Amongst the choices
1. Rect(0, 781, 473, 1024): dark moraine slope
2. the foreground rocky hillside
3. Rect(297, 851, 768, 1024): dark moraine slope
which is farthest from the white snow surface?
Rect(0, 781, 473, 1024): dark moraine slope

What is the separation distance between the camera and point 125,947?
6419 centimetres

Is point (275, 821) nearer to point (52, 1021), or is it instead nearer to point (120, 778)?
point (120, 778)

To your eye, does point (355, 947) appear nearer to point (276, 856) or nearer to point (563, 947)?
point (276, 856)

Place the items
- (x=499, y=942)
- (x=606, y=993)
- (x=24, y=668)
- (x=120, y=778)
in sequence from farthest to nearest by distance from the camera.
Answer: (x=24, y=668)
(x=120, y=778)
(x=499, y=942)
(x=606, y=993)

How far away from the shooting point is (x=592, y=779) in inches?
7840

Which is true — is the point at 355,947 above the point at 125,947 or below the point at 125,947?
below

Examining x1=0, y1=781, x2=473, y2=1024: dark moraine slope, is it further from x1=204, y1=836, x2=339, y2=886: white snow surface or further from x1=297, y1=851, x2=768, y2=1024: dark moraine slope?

━━━━━━━━

Using the material above, print every entry exactly as written.

Exercise result:
Amongst the choices
1. Rect(0, 781, 473, 1024): dark moraine slope
2. the foreground rocky hillside
3. Rect(297, 851, 768, 1024): dark moraine slope
which is farthest from the white snow surface?
Rect(0, 781, 473, 1024): dark moraine slope

What is the separation distance between the camera and point 125,947?
6419 centimetres

Is point (275, 821) nearer to point (52, 1021), or is it instead nearer to point (120, 778)?
point (120, 778)

To your eye, does point (355, 947) appear nearer to point (276, 856) or nearer to point (563, 947)?
point (276, 856)

Place the items
- (x=499, y=942)
- (x=606, y=993)
- (x=24, y=668)
- (x=120, y=778)
in sequence from farthest to nearest by distance from the camera.
Answer: (x=24, y=668)
(x=120, y=778)
(x=499, y=942)
(x=606, y=993)

How far away from the shooting point is (x=592, y=779) in inches?
7840

Which is true — is the point at 355,947 above the point at 125,947 or below the point at 125,947?
below

Examining x1=0, y1=781, x2=473, y2=1024: dark moraine slope, is it further from x1=204, y1=836, x2=339, y2=886: white snow surface or further from x1=297, y1=851, x2=768, y2=1024: dark moraine slope?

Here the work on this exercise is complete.